Bealers.com Geeking Out Since 1998

Unable to programmatically download a Onenote file from Skydrive

U

ImageThis is not a how-to it is more of a how-do-i? The thinking is that if I distill the problem into words I may figure out where I’m going wrong.

Also, there’s always the outside chance that someone else might have the answer and put me out of my misery.

I’ll map out the problem in detail below with some background for context. If you want to cut to the chase then the summary of the problem is here.

The problem

For a side project I’m working on I am looking to build an online service that connects with a user’s Onenote file on Skydrive, parses it, and then displays of a subset of the information on that user’s mobile device.

I’m not trying to write a new Onenote client, there’s no point. Instead I’m looking to add-value to the Onenote user’s experience for a specific type of content.

I initially figured I’d play with desktop integration. I know there are COM libraries available that enable one to interact with Onenote documents and I have a copy of visual studio so with useful tutorials like this and zero experience of coding in C# (or any MS programming languages for that matter) I have managed to get a fair way towards pulling some information out of a notebook. However, pretty soon I realised that this is of no use to me. I’m interacting via the desktop application but I need to make this work in a multi-user environment so I obviously need to go server-side.

Running the Onenote client application on a server sounds seems like a pretty bad idea but for completeness it is worth some brief investigation. Yes, you can get Onenote to connect to multiple notebooks belonging to different users via the desktop application, I’ve proved this. But performance issues notwithstanding (imagine 300 concurrent user notebooks open in one application!) what about licencing? Each user connecting would, I imagine, need to have a client licence? Anyway, this is all moot. Do a few minutes of searching online and you’ll find out that it’s officially A Bad Idea. Microsoft themselves say:

Microsoft does not currently recommend, and does not support, Automation of Microsoft Office applications from any unattended, non-interactive client application or component (including ASP, ASP.NET, DCOM, and NT Services), because Office may exhibit unstable behavior and/or deadlock when Office is run in this environment.

(Thankfully) Onenote 2013 server-side is a dead end, clearly I need to go lower level.

Luckily Microsoft have excellent documentation on all their file formats and over the few months I’ve been poking at this I already know that Onenote files follow the MS-Onestore binary format and I have had some success cracking it open and reading the file headers. I also know that there’s a Skydrive REST API, so the assumption I had is that it would be simple enough to download the file then start do the actual hard work of implementing the MS-Onestore specification.

Unfortunately this is where we hit our first problem.

Problem 1: it is not possible to download documents of type notebook (Onenote files) from Skydrive via the API.

This sentence actually hides a lot of my trial and error including:

  • Using WEBDAV. This looked promising for pushing & listing files, but for GET it’s pretty much standard HTTP which doesn’t work, you just get the short cut file (see below)
  • Using the excellent python Skydrive API libraries
  • Trying the Live REST API myself from first principles just in case the library had missed something

To be clear, there is a file and you can download it but it’s just an HTML file linking to the web client. This matches what is experienced with the Windows Skydrive client. The Onenote document is just a short cut when Skydrive folders are synced to the local file system.

## Problems and tasks
(A) In the Skydrive post, which binary format do Onenote files follow?
(B) From the Skydrive post, return the part that opens with the words containing "ImageThis is not" and closes with "type of content.".
(C) Write the next part of the Skydrive post, picking up after its final sentence.

## Provided data
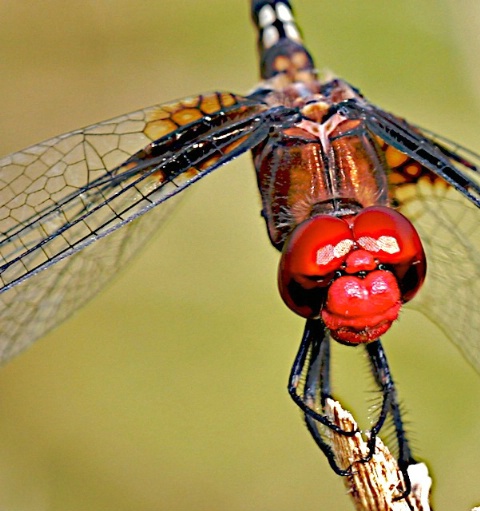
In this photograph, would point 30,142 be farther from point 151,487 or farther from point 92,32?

==

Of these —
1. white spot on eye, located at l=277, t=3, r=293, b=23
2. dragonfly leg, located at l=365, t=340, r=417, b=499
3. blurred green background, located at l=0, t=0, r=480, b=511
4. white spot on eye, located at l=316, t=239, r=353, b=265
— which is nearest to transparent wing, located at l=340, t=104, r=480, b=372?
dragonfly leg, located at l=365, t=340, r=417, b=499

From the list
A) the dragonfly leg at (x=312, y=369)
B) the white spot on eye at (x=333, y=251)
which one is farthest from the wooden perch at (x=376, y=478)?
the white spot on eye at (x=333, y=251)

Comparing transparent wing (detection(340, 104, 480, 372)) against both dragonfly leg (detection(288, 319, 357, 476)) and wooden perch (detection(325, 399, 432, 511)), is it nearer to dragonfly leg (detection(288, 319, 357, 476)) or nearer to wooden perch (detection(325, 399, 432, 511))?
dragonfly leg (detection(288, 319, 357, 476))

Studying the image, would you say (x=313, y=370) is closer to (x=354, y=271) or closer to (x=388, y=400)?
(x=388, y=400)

* * *

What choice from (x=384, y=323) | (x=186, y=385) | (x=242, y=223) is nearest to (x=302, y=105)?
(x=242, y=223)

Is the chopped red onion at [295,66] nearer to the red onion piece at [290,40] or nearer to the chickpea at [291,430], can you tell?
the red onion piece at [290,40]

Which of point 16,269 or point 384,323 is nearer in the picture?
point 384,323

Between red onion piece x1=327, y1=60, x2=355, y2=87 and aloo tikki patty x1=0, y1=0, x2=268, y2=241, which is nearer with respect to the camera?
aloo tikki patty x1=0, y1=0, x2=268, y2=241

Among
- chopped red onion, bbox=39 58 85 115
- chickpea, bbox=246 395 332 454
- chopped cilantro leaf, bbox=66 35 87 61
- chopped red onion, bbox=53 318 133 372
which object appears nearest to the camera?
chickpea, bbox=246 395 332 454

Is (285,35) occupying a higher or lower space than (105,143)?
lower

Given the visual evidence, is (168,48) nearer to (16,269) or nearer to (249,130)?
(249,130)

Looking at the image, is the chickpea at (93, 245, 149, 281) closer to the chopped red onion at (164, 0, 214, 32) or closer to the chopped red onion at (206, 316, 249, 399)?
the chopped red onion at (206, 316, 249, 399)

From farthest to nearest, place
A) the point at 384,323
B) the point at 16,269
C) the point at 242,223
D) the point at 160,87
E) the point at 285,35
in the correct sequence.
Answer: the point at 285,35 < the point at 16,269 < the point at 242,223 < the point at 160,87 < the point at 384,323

## Responses for each task
(A) The MS-Onestore binary format.

(B)
ImageThis is not a how-to it is more of a how-do-i? The thinking is that if I distill the problem into words I may figure out where I’m going wrong.

Also, there’s always the outside chance that someone else might have the answer and put me out of my misery.

I’ll map out the problem in detail below with some background for context. If you want to cut to the chase then the summary of the problem is here.

The problem

For a side project I’m working on I am looking to build an online service that connects with a user’s Onenote file on Skydrive, parses it, and then displays of a subset of the information on that user’s mobile device.

I’m not trying to write a new Onenote client, there’s no point. Instead I’m looking to add-value to the Onenote user’s experience for a specific type of content.

(C)
Digging through the docs this is alluded to in a few places, for example here in the Live SDK’s documentation on the file object:

source: The URL to use to download the file from SkyDrive.

Warning  This value is not persistent. Use it immediately after making the request, and avoid caching.
Note  This structure is not available if the file is an Office OneNote notebook.
Dav vs. local Skydrive, note that the Skydrive version is an HTML file whilst with DAV, it's a folder and I have individual .one files.
Dav vs. local Skydrive, note that the Skydrive version is an HTML file whilst with DAV, it’s a folder and I have individual .one files.

I’m pretty sure this inability to download directly is due to how Onenote handles syncronisation (Important note: if you use Onenote on multiple devices then you really should read the article in that link), the HTML document is there to give the user something to click on when synchronising, with the client (or viewing via Web) but it just a small HTML file containing lots of javascript redirecting the user to the web client.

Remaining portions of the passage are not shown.